Sanki hayat çok ses çıkaran bir kara sinek ve ben de sıcaktan bunalmış bir şekilde elini sallayarak kara sineği kovalarken arada sineğin poposuna vurunca tiksinen o garip insanım.

Her an
Her dakika ömrümü boşa harcadığımın bilincinde(değilim aslında)yim.

Ömrümü sağlıklı bir şekilde harcamam için ne yapmam gerekiyor. Şu an yahoo answersdan baktım da tam olarak karşılığını bulamadım. Sanırım aramaya devam etmeliyim.
.
.
Buldum;

Artık insanları tipsiz ve idare eder yerine hepimiz insanız diye sınıflandırıyorum. Fark ettim ki güzel sanılan insanlar bile fena tipsiz. Kanıtlayabilirim. Elimde belgeler var.

Çok sıkıldım evet ama yeni bir yere alışmak istiyor muyum, hayır. Yeni yerler görmek istiyor muyum, hayır. Her zaman benliğimdeki narsistliğin bir kedimsi yanı olduğunu düşünmüştüm ama şu an bodoslama sokak kedisi tarzı bir hayat felsefem var. Olmadı poşet yerik, kanka.

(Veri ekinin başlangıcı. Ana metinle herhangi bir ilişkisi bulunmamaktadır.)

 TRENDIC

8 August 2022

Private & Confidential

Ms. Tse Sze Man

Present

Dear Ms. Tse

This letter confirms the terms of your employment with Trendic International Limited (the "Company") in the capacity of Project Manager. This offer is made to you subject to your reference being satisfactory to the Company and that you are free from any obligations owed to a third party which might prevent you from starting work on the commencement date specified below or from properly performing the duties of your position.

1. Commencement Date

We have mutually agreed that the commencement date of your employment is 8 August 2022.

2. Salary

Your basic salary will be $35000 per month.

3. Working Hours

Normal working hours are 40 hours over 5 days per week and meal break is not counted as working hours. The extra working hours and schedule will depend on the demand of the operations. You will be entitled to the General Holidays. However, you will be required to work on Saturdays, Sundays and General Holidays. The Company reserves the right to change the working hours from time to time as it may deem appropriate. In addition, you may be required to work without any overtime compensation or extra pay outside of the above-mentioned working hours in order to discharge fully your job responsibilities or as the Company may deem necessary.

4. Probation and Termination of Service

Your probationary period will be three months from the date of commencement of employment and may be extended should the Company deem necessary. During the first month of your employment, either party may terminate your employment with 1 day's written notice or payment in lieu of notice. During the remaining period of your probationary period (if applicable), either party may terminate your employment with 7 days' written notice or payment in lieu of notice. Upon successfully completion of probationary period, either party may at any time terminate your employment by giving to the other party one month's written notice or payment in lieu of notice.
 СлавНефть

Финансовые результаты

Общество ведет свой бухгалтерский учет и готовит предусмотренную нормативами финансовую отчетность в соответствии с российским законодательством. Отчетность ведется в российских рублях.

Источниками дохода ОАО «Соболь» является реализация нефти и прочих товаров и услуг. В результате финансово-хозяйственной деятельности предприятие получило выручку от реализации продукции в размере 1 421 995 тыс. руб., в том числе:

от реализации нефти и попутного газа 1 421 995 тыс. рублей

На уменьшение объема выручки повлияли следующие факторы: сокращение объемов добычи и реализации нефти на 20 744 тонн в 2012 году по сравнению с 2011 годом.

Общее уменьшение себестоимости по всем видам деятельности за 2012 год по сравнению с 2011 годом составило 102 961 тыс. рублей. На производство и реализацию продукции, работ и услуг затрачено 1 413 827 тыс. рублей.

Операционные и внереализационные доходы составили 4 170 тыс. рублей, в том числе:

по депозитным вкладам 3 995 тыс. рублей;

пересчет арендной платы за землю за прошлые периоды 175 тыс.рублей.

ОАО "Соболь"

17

Depresyonu çok yanlış tanımlayan insanlar var bence. Yani tamam trendinizdir, alın baş tacınız edin, romantikleştirin artık tıngırıma takmıyorum da bence depresyon yalnız kaldığında ergenliğinden hissettiğin boktan bir duygu değil. Hayat yüzüne sıçmış ve sen yüzünde bokla etrafta dolaşıp ağlamamaya çalışırken aynı zamanda da herhangi birini parçalamamaya çalışıyormuşsun gibi bir şey. Bir de vücut dengen anormal bozuluyor yani böyle tüm kirli kan beyninde birikiyormuş gibi hissediyorsun.
Ya da ben çok yanlış anladım ve hayatım derpesyonda geçiyor.
Sanmıyorum.
Bence depresyon çok ele ayağa düşürülmüş. Yani ben hiç oooo depresyona girdim bak işte diye ortalıkta dolanmadım en azından. Dolaşıyorsan da ne mutlu.

Önceden içtiğim sonra bıraktığım ve şimdi yeniden başlamam gereken bir ilacın prospektüsünde
 ciddi kişisel veya ailevi sonuçlarına rağmen güçlü kumar oynama isteği -anormal veya olağan dışı düşünceler
yazıyormuş. İlk içtiğimde öyle şeyler hissetmemiştim ama bakalım belki bir kaç haftaya beni evden kaçıp Las Vegas'ta sürünürken bulursunuz. (Uçak parasını da kumardan kazanırım herhalde.)

Çikolata tiksintim o kadar büyüdü ki çikolata reklamı gördüğümde öğürüyorum artık.

Ayaklarım uyuştu sanırım salak salak yahoo answers sayfalarında dolaşmaktansa kalkıp biraz dolaşıp uyumam gerek.